Wie sich die heutigen Superreichen von ihren Vorgängern unterscheiden
Frankfurter Allgemeine Zeitung, Rainer Hank | Eva Maria Gajek
Anders als die erfolgreichen Wirtschaftsbürger des späten 19. und frühen 20. Jahrhunderts, die ihren Besitz in repräsentativen Villenvierteln sichtbar machten, wechseln die heutigen Superreichen öfter ihren Wohnsitz und verbergen ihre Vermögensverhältnisse hinter Firmenkonstruktionen. Rainer Hank zeichnet diesen Wandel in seinem Artikel für die Frankfurter Allgemeine Zeitung nach und nimmt eine neue „Digitale Karte der Millionäre“ zum Anlass, die das Vermögen der Reichen des deutschen Kaiserreichs sichtbar macht. Grundlage der Karte sind die „Jahrbücher des Vermögens und Einkommens der Millionäre“, die Rudolf Martin zwischen 1911 und 1914 anhand von Steuerdaten veröffentlichte. Schon damals war das ein Skandal und die Betroffenen versuchten sich juristisch zu wehren. Doch der zuständige Richter stellte das Verfahren ein: Es bestehe „ein berechtigtes öffentliches Interesse“ an Millionen- oder gar Milliardenvermögen.
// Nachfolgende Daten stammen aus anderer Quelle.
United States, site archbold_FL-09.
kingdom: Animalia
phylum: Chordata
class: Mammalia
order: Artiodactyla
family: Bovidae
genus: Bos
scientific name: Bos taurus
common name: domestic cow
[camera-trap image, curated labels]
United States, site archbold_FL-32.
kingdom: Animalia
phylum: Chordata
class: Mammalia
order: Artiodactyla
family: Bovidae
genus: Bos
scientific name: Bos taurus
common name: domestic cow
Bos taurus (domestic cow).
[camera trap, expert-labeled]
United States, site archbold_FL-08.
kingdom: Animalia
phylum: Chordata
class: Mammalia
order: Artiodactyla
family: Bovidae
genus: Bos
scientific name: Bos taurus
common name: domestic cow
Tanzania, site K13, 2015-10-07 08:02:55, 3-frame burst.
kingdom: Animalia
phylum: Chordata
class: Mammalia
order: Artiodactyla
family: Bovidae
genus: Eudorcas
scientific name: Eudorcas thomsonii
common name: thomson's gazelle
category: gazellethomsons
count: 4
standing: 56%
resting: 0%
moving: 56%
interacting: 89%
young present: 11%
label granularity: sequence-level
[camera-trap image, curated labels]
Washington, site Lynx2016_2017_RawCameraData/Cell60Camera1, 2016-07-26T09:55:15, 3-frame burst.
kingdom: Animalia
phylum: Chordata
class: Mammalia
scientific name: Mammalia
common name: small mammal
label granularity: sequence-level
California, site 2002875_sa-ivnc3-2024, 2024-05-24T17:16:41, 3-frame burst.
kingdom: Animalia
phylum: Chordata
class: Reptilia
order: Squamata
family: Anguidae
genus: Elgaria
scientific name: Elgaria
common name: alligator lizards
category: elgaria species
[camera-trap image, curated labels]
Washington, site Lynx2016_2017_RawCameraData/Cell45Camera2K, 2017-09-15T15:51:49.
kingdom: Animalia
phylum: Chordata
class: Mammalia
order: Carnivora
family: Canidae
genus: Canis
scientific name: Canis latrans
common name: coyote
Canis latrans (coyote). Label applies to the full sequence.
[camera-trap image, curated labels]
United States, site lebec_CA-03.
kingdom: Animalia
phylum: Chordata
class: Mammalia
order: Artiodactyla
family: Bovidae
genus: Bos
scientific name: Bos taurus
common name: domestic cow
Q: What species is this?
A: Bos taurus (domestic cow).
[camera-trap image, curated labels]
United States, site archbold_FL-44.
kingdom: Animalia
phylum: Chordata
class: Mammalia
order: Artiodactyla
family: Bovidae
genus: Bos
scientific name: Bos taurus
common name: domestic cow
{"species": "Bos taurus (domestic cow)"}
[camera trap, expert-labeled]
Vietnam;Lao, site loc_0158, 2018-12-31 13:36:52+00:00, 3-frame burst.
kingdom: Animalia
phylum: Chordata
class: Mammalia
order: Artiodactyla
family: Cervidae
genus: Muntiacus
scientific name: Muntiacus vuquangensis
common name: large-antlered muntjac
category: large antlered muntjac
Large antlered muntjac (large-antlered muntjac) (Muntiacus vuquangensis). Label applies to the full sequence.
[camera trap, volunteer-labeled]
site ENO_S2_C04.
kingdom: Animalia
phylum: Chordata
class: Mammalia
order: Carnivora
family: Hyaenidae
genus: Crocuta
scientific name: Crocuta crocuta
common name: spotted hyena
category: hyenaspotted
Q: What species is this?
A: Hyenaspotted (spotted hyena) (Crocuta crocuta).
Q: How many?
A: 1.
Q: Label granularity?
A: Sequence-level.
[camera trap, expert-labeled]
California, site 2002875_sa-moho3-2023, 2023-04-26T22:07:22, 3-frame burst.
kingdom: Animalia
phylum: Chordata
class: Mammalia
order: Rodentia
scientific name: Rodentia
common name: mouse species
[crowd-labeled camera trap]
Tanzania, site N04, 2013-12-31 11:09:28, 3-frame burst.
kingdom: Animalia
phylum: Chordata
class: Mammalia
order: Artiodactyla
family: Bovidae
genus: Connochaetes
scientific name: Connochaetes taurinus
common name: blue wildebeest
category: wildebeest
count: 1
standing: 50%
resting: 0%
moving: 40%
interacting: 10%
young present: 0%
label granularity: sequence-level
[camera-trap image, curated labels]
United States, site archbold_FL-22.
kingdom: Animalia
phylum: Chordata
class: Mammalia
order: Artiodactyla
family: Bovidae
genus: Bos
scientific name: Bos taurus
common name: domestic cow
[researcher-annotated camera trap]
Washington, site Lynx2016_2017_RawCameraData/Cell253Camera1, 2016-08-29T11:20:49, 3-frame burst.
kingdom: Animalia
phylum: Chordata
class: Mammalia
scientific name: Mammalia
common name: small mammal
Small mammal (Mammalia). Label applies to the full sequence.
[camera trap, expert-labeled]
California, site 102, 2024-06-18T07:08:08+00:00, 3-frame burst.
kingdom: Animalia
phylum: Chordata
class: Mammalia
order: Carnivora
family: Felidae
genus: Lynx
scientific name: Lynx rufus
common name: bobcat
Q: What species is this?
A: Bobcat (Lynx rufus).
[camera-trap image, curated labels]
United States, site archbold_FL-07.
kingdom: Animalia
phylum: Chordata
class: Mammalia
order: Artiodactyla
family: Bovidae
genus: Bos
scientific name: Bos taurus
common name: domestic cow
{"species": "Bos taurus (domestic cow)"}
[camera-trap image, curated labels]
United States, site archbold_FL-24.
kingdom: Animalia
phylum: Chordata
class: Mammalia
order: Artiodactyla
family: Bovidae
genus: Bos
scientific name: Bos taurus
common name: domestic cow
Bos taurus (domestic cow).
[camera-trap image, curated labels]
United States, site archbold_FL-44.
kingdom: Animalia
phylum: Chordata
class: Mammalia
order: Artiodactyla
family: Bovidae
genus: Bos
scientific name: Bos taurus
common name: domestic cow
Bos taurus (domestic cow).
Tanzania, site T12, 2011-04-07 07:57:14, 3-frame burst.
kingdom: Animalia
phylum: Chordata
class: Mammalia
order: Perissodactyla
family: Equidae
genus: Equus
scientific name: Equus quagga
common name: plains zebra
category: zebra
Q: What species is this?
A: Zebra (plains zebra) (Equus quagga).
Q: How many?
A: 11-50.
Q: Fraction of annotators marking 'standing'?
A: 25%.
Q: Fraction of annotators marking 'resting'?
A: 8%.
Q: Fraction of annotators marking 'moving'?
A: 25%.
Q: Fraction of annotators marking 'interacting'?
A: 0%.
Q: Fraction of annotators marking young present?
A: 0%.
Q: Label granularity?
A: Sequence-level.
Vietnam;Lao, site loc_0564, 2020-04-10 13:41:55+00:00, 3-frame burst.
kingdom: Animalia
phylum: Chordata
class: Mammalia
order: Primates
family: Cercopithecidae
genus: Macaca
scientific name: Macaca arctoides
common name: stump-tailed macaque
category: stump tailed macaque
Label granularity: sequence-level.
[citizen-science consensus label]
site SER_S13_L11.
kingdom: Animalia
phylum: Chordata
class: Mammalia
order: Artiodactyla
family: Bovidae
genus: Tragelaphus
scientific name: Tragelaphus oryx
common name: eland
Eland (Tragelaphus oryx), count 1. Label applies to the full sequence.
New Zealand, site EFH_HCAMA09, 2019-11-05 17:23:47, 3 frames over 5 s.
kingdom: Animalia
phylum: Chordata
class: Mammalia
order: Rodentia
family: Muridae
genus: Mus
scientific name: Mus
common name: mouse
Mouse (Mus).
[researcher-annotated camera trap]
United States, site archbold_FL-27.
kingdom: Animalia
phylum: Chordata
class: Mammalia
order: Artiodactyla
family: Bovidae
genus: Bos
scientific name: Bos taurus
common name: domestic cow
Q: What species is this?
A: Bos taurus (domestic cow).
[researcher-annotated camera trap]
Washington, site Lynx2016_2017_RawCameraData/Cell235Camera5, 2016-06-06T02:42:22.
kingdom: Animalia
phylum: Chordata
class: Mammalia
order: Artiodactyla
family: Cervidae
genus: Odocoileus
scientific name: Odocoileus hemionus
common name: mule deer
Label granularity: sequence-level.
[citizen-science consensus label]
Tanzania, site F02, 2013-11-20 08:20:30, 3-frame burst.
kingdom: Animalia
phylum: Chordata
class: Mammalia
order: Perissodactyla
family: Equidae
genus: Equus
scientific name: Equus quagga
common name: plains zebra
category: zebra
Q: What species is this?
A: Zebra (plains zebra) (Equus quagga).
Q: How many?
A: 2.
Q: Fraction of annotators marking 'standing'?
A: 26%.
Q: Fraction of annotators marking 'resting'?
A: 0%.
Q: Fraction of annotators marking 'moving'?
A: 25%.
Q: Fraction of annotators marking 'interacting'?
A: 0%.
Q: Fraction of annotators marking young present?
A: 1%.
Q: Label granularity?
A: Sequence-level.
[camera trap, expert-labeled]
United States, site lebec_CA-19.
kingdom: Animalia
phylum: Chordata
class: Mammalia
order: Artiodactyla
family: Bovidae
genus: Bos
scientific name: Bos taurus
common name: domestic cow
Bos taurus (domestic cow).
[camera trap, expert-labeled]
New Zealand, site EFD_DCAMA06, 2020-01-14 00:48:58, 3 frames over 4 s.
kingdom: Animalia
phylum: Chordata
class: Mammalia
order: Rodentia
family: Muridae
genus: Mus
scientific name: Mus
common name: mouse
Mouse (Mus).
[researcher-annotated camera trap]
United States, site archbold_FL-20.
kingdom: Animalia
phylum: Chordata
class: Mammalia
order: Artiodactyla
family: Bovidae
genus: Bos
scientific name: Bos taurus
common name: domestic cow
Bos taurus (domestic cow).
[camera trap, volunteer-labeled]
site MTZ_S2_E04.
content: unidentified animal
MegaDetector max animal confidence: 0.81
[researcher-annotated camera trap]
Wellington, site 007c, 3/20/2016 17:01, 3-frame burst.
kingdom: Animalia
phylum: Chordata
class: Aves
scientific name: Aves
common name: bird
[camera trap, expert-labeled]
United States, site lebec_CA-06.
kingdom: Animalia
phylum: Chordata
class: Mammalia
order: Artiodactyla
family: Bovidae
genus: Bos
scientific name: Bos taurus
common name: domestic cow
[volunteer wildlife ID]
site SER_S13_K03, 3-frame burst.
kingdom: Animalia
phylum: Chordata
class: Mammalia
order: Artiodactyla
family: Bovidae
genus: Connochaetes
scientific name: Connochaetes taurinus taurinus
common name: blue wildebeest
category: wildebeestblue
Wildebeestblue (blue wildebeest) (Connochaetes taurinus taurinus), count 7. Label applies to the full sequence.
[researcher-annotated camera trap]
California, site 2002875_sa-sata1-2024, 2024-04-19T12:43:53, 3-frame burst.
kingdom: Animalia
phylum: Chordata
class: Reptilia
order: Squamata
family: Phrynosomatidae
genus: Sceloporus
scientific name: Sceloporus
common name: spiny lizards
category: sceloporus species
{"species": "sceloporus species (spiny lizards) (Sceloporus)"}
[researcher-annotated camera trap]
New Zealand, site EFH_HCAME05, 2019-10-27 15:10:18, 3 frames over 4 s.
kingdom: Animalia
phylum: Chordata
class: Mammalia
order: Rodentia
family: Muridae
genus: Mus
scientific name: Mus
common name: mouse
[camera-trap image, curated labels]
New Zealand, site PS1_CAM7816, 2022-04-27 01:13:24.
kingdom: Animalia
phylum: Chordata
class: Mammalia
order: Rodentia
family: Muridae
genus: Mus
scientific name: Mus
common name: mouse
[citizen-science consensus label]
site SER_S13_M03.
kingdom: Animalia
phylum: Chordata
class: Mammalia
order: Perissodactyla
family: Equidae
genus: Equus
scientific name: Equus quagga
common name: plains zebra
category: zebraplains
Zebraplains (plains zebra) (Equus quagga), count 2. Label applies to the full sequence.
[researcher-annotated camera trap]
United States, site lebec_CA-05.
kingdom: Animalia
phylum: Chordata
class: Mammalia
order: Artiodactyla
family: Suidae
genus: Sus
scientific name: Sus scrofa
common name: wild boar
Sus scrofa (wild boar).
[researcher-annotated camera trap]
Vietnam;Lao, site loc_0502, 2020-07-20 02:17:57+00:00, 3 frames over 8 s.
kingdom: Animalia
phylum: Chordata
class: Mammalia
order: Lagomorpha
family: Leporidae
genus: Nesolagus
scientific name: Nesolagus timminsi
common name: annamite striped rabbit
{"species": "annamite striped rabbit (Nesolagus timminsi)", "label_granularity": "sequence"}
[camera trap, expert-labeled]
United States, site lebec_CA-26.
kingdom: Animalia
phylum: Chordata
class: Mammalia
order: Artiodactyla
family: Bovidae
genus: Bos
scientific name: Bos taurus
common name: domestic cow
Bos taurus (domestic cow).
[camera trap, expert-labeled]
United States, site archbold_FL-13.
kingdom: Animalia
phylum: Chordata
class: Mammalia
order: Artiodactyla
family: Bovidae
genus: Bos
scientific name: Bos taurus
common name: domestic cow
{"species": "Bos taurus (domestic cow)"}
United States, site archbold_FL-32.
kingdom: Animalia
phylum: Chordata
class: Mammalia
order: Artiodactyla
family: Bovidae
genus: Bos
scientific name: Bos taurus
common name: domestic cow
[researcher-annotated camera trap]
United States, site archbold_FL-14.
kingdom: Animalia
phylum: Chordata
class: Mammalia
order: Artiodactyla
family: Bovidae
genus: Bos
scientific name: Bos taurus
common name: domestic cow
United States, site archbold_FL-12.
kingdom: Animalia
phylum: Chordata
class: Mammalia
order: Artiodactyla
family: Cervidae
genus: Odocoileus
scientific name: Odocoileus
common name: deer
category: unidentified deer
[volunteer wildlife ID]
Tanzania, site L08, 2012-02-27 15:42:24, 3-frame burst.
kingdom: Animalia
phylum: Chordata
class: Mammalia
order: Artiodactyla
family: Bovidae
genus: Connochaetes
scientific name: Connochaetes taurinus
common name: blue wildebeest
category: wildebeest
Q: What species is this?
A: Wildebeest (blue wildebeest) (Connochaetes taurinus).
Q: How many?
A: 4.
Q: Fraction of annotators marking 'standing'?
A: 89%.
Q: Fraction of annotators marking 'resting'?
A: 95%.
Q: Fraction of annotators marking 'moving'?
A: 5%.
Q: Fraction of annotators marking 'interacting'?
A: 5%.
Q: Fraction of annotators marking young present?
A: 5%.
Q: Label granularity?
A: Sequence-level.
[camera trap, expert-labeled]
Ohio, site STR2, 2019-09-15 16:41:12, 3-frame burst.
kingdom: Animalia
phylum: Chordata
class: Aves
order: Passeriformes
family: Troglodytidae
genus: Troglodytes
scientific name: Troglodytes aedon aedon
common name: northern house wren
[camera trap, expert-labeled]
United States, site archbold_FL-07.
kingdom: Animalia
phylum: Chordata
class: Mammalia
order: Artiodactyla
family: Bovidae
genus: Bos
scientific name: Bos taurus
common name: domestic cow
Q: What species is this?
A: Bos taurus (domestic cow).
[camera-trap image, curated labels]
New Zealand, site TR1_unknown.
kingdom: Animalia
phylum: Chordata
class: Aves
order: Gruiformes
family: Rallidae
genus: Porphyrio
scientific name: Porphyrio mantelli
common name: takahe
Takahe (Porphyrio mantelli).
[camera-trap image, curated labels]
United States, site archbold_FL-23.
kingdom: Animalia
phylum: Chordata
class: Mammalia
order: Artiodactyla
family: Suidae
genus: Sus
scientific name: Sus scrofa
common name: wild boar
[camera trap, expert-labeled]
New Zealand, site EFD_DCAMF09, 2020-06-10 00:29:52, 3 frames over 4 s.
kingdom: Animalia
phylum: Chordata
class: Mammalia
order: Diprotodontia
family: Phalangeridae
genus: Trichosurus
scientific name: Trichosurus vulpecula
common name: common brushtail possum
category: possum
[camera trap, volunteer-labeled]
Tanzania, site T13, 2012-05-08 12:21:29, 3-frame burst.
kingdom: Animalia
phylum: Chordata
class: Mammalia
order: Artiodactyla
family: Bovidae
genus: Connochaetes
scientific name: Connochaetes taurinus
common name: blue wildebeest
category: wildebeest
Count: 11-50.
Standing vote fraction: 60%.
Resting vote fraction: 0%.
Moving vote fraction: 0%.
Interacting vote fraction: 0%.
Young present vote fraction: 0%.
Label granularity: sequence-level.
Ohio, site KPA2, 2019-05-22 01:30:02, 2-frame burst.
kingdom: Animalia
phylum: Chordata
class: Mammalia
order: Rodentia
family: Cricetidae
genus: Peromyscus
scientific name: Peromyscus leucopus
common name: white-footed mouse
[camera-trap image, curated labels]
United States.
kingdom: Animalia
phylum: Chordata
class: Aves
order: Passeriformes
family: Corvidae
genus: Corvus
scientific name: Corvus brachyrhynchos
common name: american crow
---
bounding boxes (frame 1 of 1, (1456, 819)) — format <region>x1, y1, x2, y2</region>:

Im Rahmen des Projekts „Where the Rich Live“ haben das Leibniz-Institut für Raumbezogene Sozialforschung (IRS) und das Max-Planck-Institut für Gesellschaftsforschung diese Daten nun digitalisiert – unter der Projektleitung der ehemaligen MPIfG-Wissenschaftlerin Eva Maria Gajek.